Effect of Equivalence Ratio on Combustion Characteristics in a Hydrogen Direct-Injection SI Engine

Abstract

Gases such as hydrogen are regarded as promising alternative fuels for improving the energy efficiency and reducing the greenhouse gas emissions of conventional internal combustion engines. Hydrogen spark-ignition (SI) engines based on direct injection (DI) promise significant advantages in terms of thermal efficiency and power output, as well as a means of overcoming problems related to knocking, backfiring, and pre-ignition. A better understanding of the effect of the hydrogen jet on the concentration distribution and mixing process in a DISI engine should provide new and useful insights into combustion optimization.
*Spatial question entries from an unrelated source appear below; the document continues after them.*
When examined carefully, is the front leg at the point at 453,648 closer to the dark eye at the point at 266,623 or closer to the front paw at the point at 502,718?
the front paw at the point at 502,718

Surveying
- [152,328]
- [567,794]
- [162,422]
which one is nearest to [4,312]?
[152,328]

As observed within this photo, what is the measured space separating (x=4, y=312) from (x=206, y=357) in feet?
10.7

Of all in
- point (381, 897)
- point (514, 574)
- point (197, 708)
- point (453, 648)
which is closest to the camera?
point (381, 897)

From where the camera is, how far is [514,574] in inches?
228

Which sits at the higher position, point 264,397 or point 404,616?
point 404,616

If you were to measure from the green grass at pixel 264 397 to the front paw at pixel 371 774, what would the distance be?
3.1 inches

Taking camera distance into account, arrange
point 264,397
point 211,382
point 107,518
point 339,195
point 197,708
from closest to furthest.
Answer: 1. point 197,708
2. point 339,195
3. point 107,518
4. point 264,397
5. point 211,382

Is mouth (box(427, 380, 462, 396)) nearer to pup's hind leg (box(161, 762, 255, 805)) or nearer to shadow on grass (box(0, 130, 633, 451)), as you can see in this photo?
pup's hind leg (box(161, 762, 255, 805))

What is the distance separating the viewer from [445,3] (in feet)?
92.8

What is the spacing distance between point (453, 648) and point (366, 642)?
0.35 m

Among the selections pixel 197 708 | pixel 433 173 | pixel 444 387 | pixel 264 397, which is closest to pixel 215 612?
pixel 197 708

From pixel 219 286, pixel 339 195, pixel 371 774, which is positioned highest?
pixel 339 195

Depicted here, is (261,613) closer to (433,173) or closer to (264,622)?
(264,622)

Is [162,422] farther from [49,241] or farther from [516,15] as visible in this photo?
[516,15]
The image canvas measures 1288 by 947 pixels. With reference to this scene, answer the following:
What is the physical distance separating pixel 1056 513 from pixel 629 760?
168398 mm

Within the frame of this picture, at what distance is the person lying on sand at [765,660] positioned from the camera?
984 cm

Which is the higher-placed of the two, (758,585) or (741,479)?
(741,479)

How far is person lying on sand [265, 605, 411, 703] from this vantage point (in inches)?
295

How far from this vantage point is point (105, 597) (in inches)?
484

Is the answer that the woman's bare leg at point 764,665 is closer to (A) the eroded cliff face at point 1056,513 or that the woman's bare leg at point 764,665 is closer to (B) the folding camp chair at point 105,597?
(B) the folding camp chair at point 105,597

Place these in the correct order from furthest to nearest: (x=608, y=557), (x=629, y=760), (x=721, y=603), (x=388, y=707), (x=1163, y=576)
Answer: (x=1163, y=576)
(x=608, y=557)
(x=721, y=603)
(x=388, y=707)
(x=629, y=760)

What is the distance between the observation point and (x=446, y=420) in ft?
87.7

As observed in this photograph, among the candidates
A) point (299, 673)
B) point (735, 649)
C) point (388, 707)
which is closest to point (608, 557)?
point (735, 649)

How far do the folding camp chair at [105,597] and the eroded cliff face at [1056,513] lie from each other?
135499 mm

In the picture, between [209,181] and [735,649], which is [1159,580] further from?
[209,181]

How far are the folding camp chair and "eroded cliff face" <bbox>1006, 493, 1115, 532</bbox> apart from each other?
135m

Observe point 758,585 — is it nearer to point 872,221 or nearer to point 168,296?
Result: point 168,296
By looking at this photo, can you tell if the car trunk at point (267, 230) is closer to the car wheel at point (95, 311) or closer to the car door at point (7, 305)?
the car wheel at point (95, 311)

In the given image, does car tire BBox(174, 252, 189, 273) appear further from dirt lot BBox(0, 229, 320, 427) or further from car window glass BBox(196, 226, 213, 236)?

The objective of the present work is to gain a deeper comprehension of the characteristics of late-injection hydrogen combustion. An experimental combustion setup is applied to a fired, jet-guided DISI engine operated at 600 rpm in tail ignition (TI) injection mode. A high-speed camera, synchronized with the spark, is focused on a field of view with a diameter of 52 mm through a window at the bottom of the piston crown. A series of single-shot images, captured in different intervals, is used to study the time evolution of the flame distribution. Variations of the equivalence ratio at tail ignition mode combustion are found to impact the development of the early flame, as well as the flame propagation.